[The input]

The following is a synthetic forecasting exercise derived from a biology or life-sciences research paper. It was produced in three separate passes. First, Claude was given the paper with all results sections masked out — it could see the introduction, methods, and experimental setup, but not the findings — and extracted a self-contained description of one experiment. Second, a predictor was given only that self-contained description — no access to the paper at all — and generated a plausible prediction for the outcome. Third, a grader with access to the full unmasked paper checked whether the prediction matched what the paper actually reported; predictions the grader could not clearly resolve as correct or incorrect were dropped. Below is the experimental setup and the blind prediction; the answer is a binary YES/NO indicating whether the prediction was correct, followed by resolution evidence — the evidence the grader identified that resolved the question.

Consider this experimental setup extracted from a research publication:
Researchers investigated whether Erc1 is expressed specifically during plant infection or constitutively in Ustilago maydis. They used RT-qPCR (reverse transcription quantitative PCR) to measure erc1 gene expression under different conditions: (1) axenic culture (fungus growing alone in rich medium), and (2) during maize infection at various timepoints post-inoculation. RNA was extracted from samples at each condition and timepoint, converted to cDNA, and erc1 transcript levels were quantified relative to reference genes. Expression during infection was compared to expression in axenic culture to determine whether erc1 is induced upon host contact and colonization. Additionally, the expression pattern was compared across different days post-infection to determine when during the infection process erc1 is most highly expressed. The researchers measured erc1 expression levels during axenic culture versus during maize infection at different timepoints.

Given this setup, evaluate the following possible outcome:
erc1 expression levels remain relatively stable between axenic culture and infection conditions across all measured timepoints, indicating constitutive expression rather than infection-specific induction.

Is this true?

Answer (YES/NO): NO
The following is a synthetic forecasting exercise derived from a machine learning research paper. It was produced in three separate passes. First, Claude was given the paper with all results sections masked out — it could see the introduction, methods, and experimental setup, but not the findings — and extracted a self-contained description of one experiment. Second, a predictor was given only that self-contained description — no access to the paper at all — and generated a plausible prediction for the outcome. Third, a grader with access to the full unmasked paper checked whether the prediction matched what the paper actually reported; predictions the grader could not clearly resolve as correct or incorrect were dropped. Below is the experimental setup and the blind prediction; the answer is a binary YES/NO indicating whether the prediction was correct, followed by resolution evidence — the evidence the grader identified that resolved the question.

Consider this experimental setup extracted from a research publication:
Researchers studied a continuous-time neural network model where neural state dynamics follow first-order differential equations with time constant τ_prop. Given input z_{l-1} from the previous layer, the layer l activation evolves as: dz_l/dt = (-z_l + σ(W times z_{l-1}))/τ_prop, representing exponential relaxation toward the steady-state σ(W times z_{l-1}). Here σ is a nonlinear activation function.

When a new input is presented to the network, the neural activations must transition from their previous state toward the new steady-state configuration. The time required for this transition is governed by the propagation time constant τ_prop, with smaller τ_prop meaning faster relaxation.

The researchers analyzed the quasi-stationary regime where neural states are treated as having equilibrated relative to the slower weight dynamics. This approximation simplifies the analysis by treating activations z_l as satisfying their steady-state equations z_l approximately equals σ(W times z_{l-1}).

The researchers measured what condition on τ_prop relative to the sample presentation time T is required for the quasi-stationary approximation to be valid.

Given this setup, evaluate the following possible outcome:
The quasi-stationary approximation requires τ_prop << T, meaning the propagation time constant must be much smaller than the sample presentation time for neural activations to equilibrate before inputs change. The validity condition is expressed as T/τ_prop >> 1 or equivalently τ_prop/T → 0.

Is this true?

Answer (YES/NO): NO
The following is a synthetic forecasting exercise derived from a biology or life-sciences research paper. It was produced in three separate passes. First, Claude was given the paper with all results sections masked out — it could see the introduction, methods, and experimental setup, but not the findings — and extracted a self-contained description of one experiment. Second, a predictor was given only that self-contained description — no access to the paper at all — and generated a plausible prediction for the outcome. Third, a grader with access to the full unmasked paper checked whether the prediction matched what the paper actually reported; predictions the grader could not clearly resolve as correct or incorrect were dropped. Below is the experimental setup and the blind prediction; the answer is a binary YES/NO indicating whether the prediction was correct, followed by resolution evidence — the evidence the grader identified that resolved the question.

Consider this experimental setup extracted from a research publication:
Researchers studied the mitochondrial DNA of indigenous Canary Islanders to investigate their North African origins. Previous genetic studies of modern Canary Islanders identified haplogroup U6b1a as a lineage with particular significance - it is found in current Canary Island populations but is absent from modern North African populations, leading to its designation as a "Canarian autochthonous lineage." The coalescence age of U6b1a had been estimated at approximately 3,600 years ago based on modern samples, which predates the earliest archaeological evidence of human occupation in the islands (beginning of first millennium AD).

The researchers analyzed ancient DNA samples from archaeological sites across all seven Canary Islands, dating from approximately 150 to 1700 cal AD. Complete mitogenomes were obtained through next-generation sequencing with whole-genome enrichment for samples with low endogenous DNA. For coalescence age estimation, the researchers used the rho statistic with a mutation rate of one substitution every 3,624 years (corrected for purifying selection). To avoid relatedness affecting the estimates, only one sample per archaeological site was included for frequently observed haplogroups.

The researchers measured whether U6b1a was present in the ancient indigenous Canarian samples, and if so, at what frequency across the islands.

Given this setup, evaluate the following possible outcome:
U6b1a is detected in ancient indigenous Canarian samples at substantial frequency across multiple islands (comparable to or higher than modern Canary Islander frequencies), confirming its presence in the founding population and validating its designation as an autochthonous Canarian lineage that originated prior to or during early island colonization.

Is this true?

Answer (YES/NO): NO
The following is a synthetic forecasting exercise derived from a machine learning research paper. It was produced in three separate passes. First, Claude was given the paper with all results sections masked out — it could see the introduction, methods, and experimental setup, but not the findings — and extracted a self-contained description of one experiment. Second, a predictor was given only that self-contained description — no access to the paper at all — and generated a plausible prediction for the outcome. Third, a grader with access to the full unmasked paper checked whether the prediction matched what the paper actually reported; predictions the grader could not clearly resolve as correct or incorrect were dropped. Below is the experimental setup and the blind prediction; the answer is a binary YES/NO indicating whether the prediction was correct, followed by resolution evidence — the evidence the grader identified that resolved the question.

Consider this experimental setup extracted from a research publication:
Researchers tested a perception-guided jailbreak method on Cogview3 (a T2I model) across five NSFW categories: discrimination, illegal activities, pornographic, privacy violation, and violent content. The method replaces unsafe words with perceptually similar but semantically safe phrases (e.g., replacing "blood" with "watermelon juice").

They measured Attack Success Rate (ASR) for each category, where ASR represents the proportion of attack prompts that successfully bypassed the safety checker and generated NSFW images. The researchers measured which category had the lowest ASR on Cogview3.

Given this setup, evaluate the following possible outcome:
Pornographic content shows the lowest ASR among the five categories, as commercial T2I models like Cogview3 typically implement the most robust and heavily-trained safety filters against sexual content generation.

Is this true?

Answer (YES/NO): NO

[/The input]

The task
Going through the entries above, count the lines that include "Canarian" and state only the result.

Answer area
3